CHAPTER XXXIII.
GREETING AN OLD FRIEND.

Fair reached her humble lodgings unmolested, although she could not shake off from her mind the haunting dread of the strange man who had, as she was sure, followed her home, and whom she foreboded must be the detective employed by Prince Gonzaga, although heretofore she had doubted his existence.

“He is on my track. He has perhaps penetrated my disguise. Oh, what shall I do now?” she thought, in wild alarm, as she closed and locked the door and sat down to think.

Knowing her husband as well as she did, she knew he would pursue her unrelentingly if he became aware of her whereabouts. At any moment he might break in upon her solitude and claim her for his wife, defying the whole world to wrest her from him.

She grew sick with fear and terror, and began to think wildly of escape.

“If I could only get to my old friend Sadie, she would help me to elude him,” she murmured, as she paced wildly up and down the room. “But no doubt this house is watched, and were I to go out I might be caught in his trap at once. Oh!”

A clever thought had come to her all at once.

She might disguise herself as a boy, and so venture into the street and seek the home of Sadie.

In her trunk was a boy’s suit, which she had bought in England when the thought of assuming a disguise first occurred to her; afterward she had decided not to use it, fearing she might be detected and arrested.

But now, in her fear of Prince Gonzaga, she determined to run the risk of the boy’s apparel, and very soon Widow Karrick’s costume lay upon the floor, and a youth with curly black hair, a mustache, and cane, stood before the mirror, topping off the checked suit with a very English-looking hat.
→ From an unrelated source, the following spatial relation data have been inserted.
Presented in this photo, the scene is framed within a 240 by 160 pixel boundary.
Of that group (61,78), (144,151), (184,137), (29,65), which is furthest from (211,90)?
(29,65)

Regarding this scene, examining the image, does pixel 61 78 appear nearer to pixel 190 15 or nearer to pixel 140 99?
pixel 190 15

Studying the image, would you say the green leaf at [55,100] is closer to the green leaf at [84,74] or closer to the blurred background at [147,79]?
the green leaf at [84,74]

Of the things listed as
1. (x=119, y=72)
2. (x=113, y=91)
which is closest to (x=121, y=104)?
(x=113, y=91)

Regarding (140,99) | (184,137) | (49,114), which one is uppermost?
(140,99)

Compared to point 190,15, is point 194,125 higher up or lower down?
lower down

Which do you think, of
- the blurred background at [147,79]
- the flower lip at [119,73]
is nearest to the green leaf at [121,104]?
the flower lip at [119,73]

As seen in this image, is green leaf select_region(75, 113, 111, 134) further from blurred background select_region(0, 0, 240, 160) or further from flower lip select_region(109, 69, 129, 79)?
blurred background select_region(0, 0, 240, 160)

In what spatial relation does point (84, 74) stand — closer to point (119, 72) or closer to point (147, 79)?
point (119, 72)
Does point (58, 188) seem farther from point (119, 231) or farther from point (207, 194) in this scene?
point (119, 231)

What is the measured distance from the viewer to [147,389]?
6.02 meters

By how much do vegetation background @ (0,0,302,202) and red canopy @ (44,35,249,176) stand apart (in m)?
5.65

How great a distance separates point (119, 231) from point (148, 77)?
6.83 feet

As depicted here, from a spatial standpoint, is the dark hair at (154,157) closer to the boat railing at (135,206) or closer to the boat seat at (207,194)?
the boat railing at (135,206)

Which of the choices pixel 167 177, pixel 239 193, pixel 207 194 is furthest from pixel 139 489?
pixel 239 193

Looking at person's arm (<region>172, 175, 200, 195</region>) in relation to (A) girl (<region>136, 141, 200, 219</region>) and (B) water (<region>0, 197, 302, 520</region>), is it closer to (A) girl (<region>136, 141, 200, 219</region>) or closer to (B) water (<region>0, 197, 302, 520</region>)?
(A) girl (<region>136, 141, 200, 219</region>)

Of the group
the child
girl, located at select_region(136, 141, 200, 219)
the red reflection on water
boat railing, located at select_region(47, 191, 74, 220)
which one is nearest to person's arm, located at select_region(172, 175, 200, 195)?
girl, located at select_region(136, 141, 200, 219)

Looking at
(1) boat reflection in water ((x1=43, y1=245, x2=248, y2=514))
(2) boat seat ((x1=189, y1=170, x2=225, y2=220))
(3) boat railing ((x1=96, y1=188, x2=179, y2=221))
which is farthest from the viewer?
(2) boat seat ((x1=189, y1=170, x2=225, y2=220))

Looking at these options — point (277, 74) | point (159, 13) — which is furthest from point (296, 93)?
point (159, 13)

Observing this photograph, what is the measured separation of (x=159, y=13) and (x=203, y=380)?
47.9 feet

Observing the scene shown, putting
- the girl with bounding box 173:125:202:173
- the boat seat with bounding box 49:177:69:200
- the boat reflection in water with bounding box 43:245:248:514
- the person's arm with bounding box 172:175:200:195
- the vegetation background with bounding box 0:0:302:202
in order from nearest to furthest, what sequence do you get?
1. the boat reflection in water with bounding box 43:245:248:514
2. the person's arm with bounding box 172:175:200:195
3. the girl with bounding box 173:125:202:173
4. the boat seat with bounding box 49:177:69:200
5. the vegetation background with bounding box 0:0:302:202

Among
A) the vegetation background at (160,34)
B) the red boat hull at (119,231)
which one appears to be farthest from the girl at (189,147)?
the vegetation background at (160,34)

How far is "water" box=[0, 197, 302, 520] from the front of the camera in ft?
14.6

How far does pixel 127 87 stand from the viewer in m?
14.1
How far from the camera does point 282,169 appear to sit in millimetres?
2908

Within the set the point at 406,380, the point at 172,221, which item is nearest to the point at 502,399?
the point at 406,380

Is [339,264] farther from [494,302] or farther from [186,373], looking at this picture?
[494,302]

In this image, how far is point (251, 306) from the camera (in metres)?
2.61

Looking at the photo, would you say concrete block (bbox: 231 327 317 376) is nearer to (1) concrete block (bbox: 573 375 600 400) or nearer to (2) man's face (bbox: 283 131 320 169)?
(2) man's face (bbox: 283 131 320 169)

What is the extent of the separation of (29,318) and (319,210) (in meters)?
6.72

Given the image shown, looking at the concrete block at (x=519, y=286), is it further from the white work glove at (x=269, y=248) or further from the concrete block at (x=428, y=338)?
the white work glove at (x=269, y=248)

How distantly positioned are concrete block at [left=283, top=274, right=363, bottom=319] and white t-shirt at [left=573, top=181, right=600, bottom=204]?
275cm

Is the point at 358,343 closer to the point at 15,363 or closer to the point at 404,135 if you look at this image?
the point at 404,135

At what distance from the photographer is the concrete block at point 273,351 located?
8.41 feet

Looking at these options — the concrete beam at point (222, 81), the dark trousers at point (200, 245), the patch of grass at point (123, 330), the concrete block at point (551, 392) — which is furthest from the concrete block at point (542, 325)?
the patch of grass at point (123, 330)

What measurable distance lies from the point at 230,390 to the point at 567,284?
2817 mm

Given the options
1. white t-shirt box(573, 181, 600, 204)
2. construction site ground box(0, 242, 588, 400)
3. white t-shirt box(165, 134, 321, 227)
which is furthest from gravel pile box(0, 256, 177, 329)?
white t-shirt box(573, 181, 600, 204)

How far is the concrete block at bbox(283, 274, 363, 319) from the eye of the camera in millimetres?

Peering from the window, she saw that the friendly mask of night was beginning to fall, and she flitted down the stairs to the street, stepping out with a bold stride that belied the frightened throbbing of her heart.

If the man was still watching, he was deceived by the youthful, boyish figure, and paid no heed to it, so Fair walked very fast until she believed herself safe, then took a taxicab, in which she accomplished the remainder of her journey to the address which Mrs. Jones had given Bayard Lorraine as the home of Sadie Allen, or Mrs. Osborne, as she was now.

She felt a little nervous over the thought of Sadie’s husband, who had once been her own admirer, and who might very likely not feel very kindly disposed toward the girl who had snubbed him so cruelly.

“I must rely on Sadie to make my peace with him,” she thought, as she went up the steps of the house where Waverley Osborne had rented several rooms over a small grocery store.

The grocer had told her where to go, and added that Mrs. Osborne was in, but her husband had just gone out to a workingmen’s meeting.

“So much the better. I shall have dear Sadie all to myself at first,” thought Fair.

She rapped loudly on the door of Sadie’s sitting room, and in a minute more it was opened by her friend in person.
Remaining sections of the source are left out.